DK: An awful lot of really good “free” or open form poetry has been written in the past 100 years. Why does formal poetry continue to be your principal source of satisfaction as a poet and a reader?
TS: Meter supports and encourages memory. It gives the ear and mind a special purchase on language. Against the bass line of meter, one can hear the shadings of the individual voice more clearly than one might otherwise. Also, no other form of writing offers such an engaging blend of order and flexibility. On the one hand, you have the regular measure; on the other, you have, playing across the measure, a wealth of different sentence types, with all their interesting irregularities of phrasing and thought.
Perhaps most important, meter is an instrument of discovery. Working with it (and with related devices like rhyme and stanza) forces you to be more thoughtful than you might normally be. Attempting to secure a cadence or locate a rhyme, you find yourself trying different ways of saying things, and often you come up with something better than you had originally. Meter is almost like a good-natured but tough-minded friend: Being other than you, it is not swayed, as you are, by your impulses and inspirations; and it encourages you to test their soundness and see if you can enrich them with reflection and effort.
DK: Do you enjoy reading very much open form poetry yourself?
TK: Some of it. The intellectually charged imagist poems of Wallace Stevens—“The Snow Man,” for instance, or “Thirteen Ways of Looking at a Blackbird”—plus some of his humorous work like “Ploughing on Sunday.” Also, William Carlos Williams, especially the poems in his Sour Grapes and Spring and All period. Thom Gunn wrote some wonderfully sinuous satirical free-verse poems, including “As Expected,” “The Cherry Tree,” and “Convergence.” And there are other particular poems in vers libre that I’ve much admired, such as Gary Snyder’s “Piute Creek” and Sylvia Plath’s “Morning Song.”
That said, the sheer volume of free verse published in recent decades presents a serious problem. It’s impossible to digest all of it. And one grows reluctant to devote inordinate amounts of time to it when so many people are so prolifically practicing it, while a valuable alternative tradition suffers neglect and misunderstanding.
DK: What are the specific deficiencies in contemporary free verse that you think might be rectified by the application of specific metrical or formal principles?
TS: A greater attention to rhythmical organization might encourage free verse poets to go deeper into their subjects. This relates to the matter we just touched on. When I started reading widely in contemporary poetry as a student, I noticed that many of the leading free-form poets would publish a new book every two or three years, and you’d sort of have to comb through the books to find the several good poems or passages. In contrast, fine metrical poets like Richard Wilbur, Louise Bogan, Edgar Bowers, Philip Larkin, and X. J. Kennedy published less; yet when you read their books, the poems were consistently thought through, featured a wide tonal variety, and offered many striking and just observations of the world. They weren’t simply writing Poetry with a capital “P”; they were also writing arresting and appealing individual poems. Though working with meters and rhymes evidently slowed down their output, the result was, at least for me, much more enjoyable.

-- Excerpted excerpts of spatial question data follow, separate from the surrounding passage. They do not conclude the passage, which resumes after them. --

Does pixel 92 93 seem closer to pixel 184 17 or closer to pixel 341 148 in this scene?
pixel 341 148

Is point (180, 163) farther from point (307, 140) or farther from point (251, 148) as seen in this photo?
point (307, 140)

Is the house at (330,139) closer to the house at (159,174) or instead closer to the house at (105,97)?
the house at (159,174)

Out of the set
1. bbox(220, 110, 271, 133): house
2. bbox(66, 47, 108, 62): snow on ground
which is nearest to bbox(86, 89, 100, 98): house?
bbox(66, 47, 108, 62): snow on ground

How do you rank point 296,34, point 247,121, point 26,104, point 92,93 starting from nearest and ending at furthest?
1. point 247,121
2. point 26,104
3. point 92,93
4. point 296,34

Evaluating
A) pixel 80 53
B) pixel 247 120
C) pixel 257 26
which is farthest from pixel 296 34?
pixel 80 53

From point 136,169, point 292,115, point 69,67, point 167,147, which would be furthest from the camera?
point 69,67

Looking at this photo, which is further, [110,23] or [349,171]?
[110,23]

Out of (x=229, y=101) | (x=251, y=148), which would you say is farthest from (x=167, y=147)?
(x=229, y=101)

DK: There seems to be a rise in the number of poets writing in traditional form? Are more poets taking the trouble to understand the traditions behind metrical poetry or is there something else that accounts for the increase in formal poetry?

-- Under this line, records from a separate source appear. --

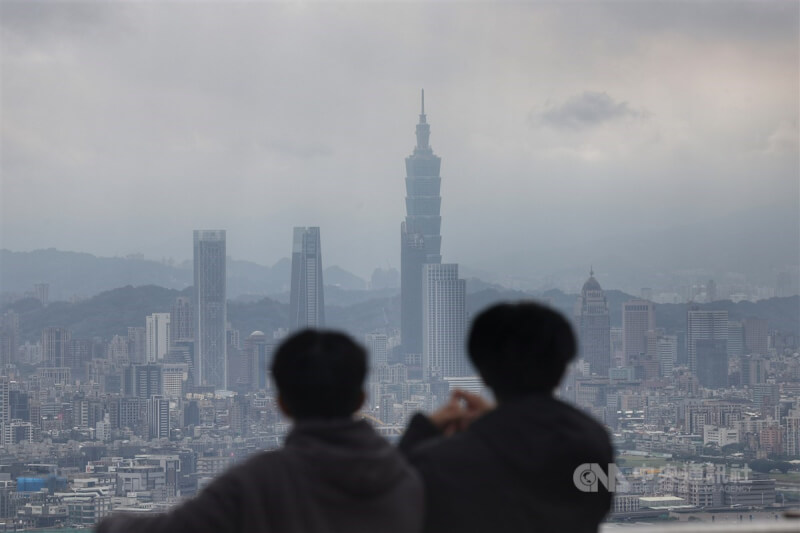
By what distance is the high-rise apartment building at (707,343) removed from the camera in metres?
31.2

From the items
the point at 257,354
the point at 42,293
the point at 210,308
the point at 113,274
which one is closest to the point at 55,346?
the point at 42,293

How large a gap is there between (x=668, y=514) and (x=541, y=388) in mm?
21430

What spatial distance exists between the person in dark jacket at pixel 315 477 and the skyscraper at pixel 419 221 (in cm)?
3938

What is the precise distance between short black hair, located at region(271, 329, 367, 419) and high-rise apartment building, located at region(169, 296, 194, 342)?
36.1 m

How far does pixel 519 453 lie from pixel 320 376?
22 centimetres

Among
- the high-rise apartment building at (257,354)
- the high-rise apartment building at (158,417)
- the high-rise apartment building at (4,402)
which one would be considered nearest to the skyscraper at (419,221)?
the high-rise apartment building at (257,354)

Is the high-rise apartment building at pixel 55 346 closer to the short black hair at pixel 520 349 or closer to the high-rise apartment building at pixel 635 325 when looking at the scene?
the high-rise apartment building at pixel 635 325

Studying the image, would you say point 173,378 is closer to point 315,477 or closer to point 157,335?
point 157,335

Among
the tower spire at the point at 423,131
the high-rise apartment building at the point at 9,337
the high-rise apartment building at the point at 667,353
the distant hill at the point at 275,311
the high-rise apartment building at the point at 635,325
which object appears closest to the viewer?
the high-rise apartment building at the point at 667,353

TS: A century ago, free verse introduced a breath of fresh air into poetry; but the stale Victorian-Edwardian diction, subjects, and attitudes that prompted the modernist revolt have long since passed away. Free verse has become official art and has ramified into increasingly scattered and fragmented modes. Poets are realizing that we can’t keep recycling the spirit of 1912. And it’s probably only natural that some poets are rediscovering meter and availing themselves of its perennial advantages and pleasures.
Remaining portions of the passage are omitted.